• Set problem: Locate every line in the listing that contains the string "among", and copy each of those lines out in full.

• Dataset excerpts:
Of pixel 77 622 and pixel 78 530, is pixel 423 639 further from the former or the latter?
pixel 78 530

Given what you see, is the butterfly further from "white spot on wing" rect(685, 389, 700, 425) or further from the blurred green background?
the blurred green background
--
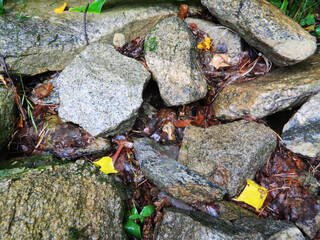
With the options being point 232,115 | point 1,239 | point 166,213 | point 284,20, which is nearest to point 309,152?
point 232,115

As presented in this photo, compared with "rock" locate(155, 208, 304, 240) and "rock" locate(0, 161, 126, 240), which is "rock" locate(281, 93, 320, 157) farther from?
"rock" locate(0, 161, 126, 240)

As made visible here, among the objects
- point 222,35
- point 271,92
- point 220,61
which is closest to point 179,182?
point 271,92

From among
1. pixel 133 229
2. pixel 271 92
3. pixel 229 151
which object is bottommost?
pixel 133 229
==
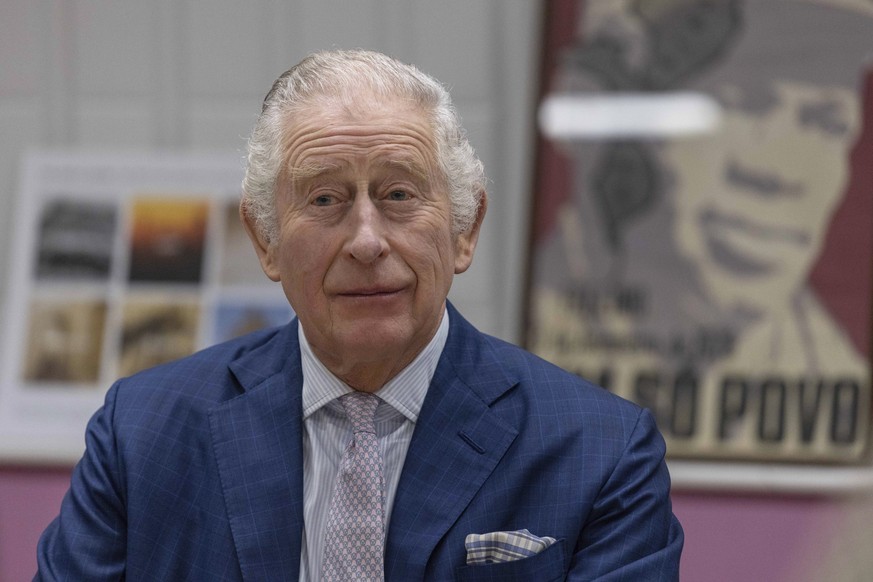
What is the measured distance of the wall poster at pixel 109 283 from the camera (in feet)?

• Exercise response:
As made visible here, among the objects
From among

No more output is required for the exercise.